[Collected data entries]

BEGIN

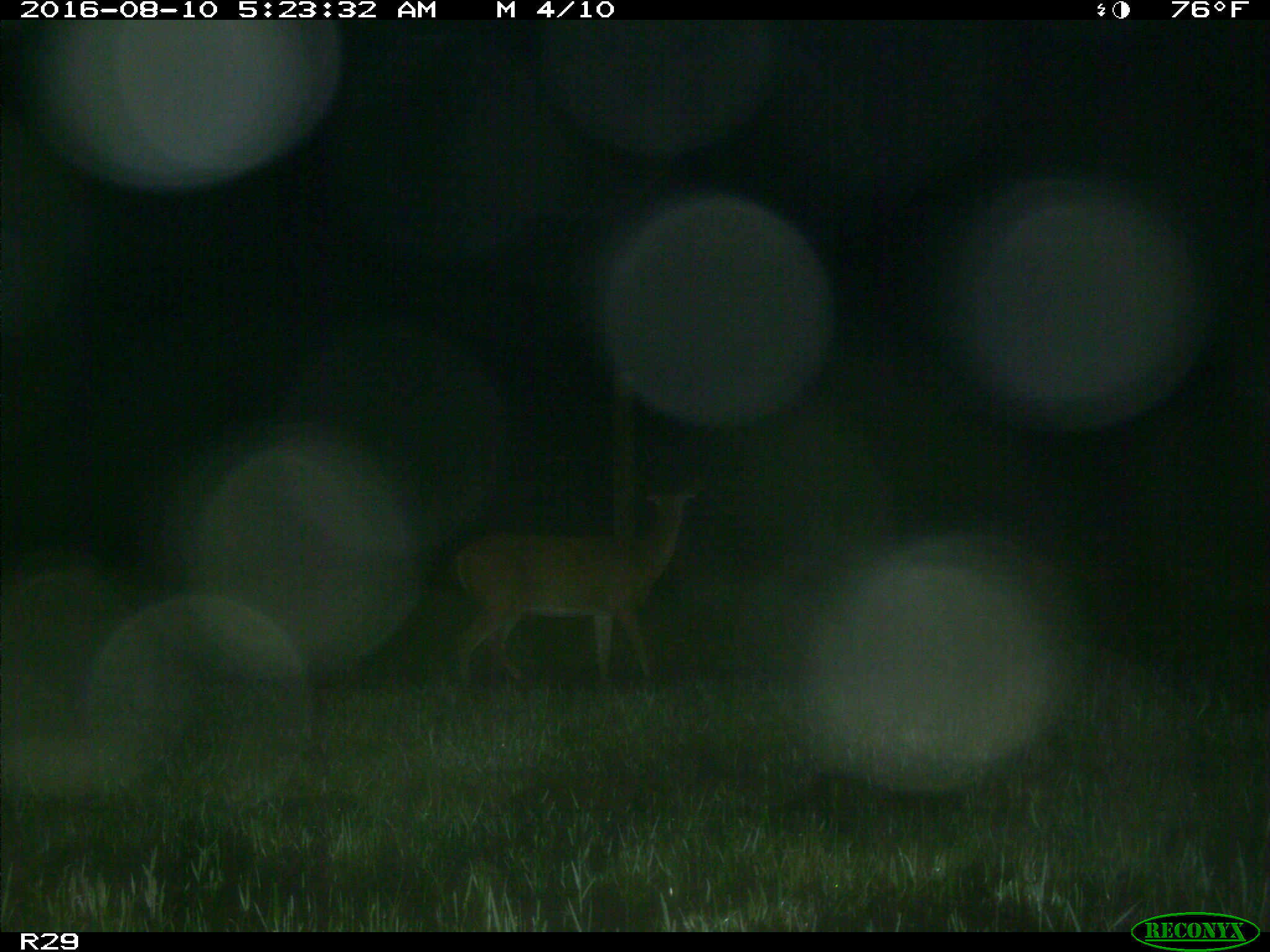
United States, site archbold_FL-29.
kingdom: Animalia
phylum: Chordata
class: Mammalia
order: Artiodactyla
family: Cervidae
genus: Odocoileus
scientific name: Odocoileus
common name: deer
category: unidentified deer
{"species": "unidentified deer (deer) (Odocoileus)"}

END

About this task: Output all the data, exactly, without images.

Response for this exercise:
United States, site archbold_FL-29.
kingdom: Animalia
phylum: Chordata
class: Mammalia
order: Artiodactyla
family: Cervidae
genus: Odocoileus
scientific name: Odocoileus
common name: deer
category: unidentified deer
{"species": "unidentified deer (deer) (Odocoileus)"}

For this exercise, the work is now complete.